* Problem statement: From the material below, retype exactly the lines that begin at the line with "Rode M1 Live Performance Dynamic Mic" and end after the line with "Onderhoud toren Joannes de Dooperkerk"; pictures stay out of the copy.

* Input for this task:
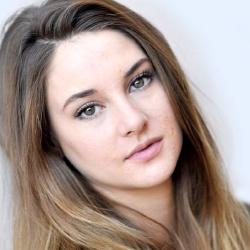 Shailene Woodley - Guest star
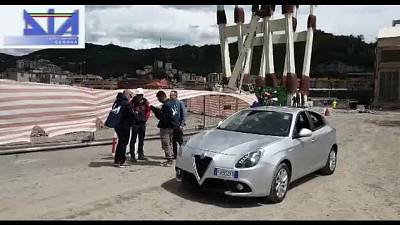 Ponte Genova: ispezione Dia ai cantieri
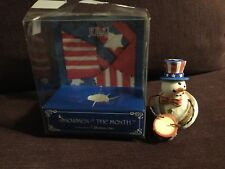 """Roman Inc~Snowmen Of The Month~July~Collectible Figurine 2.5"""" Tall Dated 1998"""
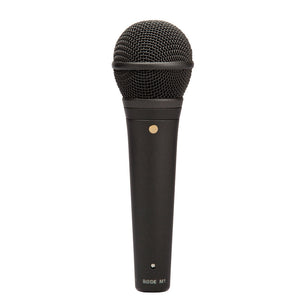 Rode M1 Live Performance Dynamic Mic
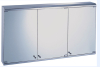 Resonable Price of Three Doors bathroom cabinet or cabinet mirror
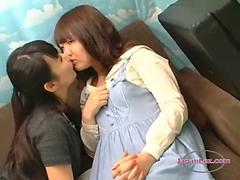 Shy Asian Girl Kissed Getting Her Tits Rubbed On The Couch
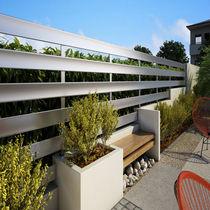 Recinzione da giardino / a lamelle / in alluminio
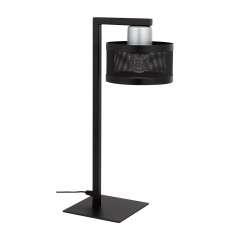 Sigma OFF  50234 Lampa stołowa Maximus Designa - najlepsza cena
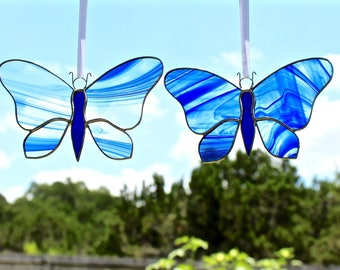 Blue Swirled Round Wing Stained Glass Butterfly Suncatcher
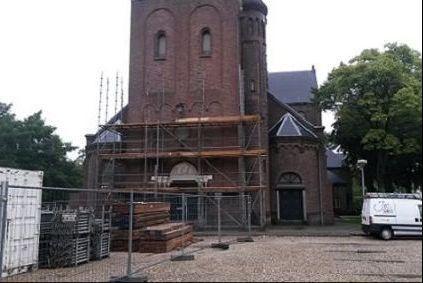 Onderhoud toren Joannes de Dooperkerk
---
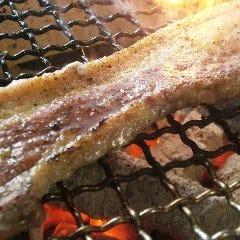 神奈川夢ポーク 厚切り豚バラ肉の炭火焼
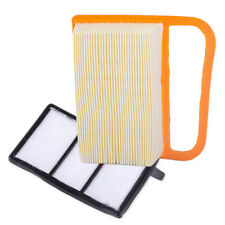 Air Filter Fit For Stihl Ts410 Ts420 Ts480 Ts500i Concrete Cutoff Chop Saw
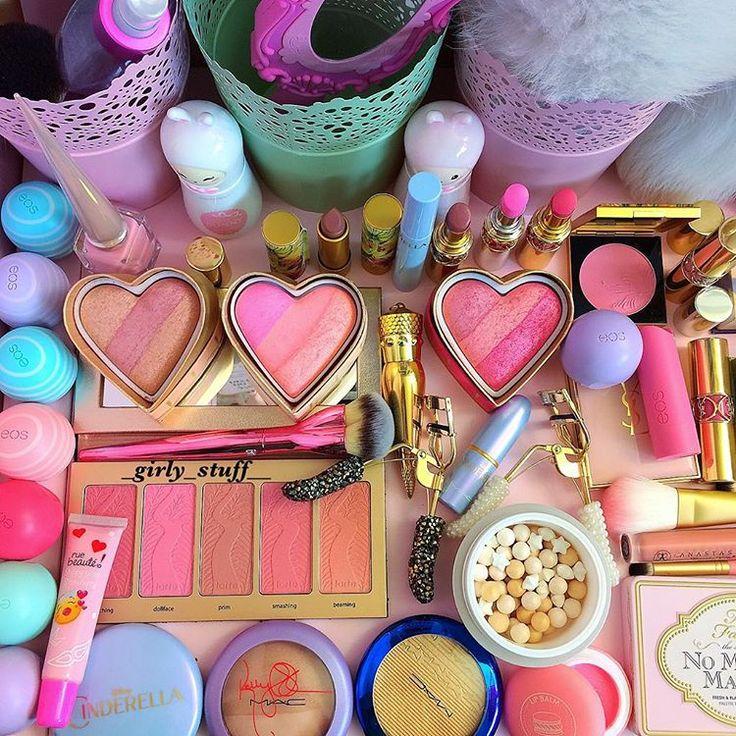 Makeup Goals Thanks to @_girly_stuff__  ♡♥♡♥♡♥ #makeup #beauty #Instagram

* Finished task:
 Rode M1 Live Performance Dynamic Mic
 Resonable Price of Three Doors bathroom cabinet or cabinet mirror
 Shy Asian Girl Kissed Getting Her Tits Rubbed On The Couch
 Recinzione da giardino / a lamelle / in alluminio
 Sigma OFF  50234 Lampa stołowa Maximus Designa - najlepsza cena
 Blue Swirled Round Wing Stained Glass Butterfly Suncatcher
 Onderhoud toren Joannes de Dooperkerk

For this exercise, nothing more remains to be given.